Over at CIMSEC, there is a nice piece suggesting that the P-8A Poseidon needs to have the LRASM integrated quickly to boost its ability to conduct offensive Surface Warfare, that is, shooting enemy ships.
Recent months have found uniformed officers and naval strategists writing and speaking about regaining the ability of U.S. Navy (USN) ships to conduct offensive anti-surface warfare (ASuW). The discussion has been lively and featured many authors and many different approaches. Some solutions are incremental, such as fielding more capable long-range weapons in existing launch systems.[i] Others are more radical, such as trading large long-range missile defense interceptors for small point defense missiles and building a new generation of multi-role cruise missiles.[ii]
As Lieutenant Glynn notes, the Poseidon is currently armed with the aged and obsolescent AGM-84 Harpoon.
Of course, the problem isn’t simply that the P-8 program doesn’t currently have a plan to integrate the Long Range Anti-ship Missile. The problem is a bit more widespread than that.
The only active US over the horizon anti-ship missile right now is the Harpoon. And the Harpoon has some serious issues. First, it is old. Sure, much of it has been upgraded over the years, but the basic technology is still a generation in the past. It has a fairly short range, roughly in the neighborhood of 75 miles. Against a top tier opponent (say, China) that may well mean the launching platform has to close within range of the target’s surface to air or surface to surface missile envelope. The whole point of standoff weapons is to avoid that.
Nor is the Harpoon stealthy. More recent missile programs have addressed enemy point defenses by generally one of two methods. First, make a really fast missile. That reduces the target’s available reaction time. The Russo-Indian Brahmos supersonic ASM uses this approach. The other method is to make the missile somewhat stealthy, thereby reducing the detection range. That similarly reduces the target’s available reaction time.
One other issue that Lt. Glynn touches upon is the numbers of ships that even carry Harpoon. It wasn’t so long ago that every major surface combatant in our fleet carried it. Perry class frigates, Spruance class destroyers, the nuclear cruisers as well as the Ticonderoga class Aegis cruisers. As well, the first batch of DDG-51 Arleigh Burke Aegis destroyers carried Harpoon. But of most of those ships are gone, or soon will be. The Navy still has 22 Ticos, and the early Burkes. The Perry class has been stripped of its missile capability. The later construction Burkes had to give something up to fit a helo hangar aboard, and the Harpoon launcher was it. They do have a limited surface to surface capability using their SM-2 missiles, but that is range limited to the radar horizon, and its warhead is quite small, and not designed for attacking ships.

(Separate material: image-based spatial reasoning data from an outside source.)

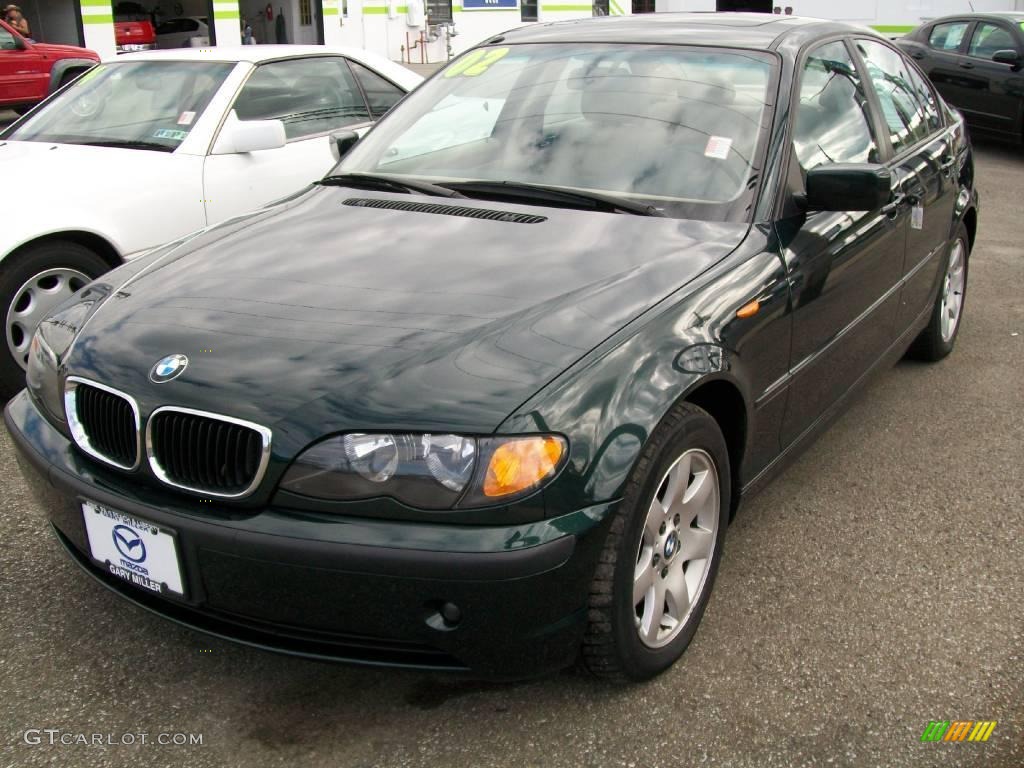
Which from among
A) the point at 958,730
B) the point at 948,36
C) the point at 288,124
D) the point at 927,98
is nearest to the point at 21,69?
the point at 288,124

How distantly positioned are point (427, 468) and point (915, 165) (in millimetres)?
2798

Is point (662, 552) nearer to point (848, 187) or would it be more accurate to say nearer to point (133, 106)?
point (848, 187)

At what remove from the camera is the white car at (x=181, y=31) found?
25719 mm

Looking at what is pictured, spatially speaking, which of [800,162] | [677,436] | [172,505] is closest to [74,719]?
[172,505]

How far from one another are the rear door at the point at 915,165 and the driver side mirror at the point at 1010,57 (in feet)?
25.1

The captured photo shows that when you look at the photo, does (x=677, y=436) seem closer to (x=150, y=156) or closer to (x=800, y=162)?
(x=800, y=162)

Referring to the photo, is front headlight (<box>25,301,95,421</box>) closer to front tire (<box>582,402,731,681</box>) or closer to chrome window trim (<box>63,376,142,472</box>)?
chrome window trim (<box>63,376,142,472</box>)

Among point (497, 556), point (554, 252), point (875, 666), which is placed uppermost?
point (554, 252)

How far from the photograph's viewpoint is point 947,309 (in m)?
4.98

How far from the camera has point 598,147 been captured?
3.25m

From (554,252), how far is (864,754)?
1.46 meters

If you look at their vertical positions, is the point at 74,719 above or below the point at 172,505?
below

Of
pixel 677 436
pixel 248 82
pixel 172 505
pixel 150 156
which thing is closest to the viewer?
pixel 172 505

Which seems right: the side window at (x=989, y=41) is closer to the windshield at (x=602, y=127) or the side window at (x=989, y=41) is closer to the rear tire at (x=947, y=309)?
the rear tire at (x=947, y=309)
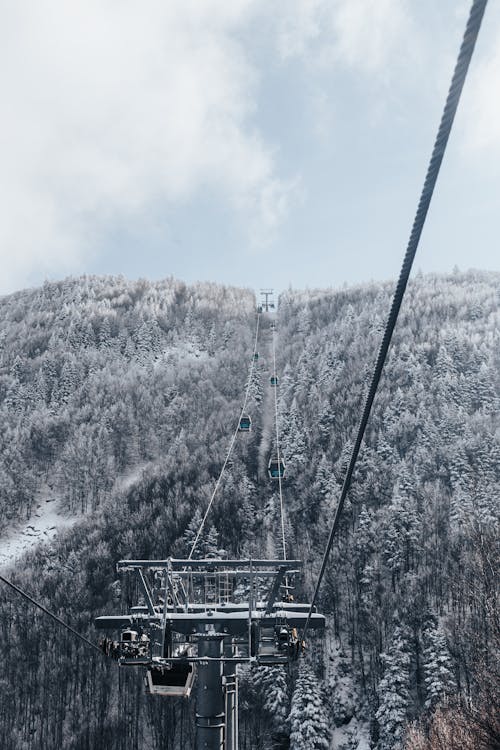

In short, just as the Navy is again beginning to face a serious blue water threat, it finds itself with very limited means of actually sinking enemy surface ships. Since World War II, the Navy has (with good reason) considered the submarine and the airplane as the two primary methods of destroying enemy ships. And that likely will remain the case. But it cannot afford to risk not having a robust surface warfare capability against a near peer blue water fleet.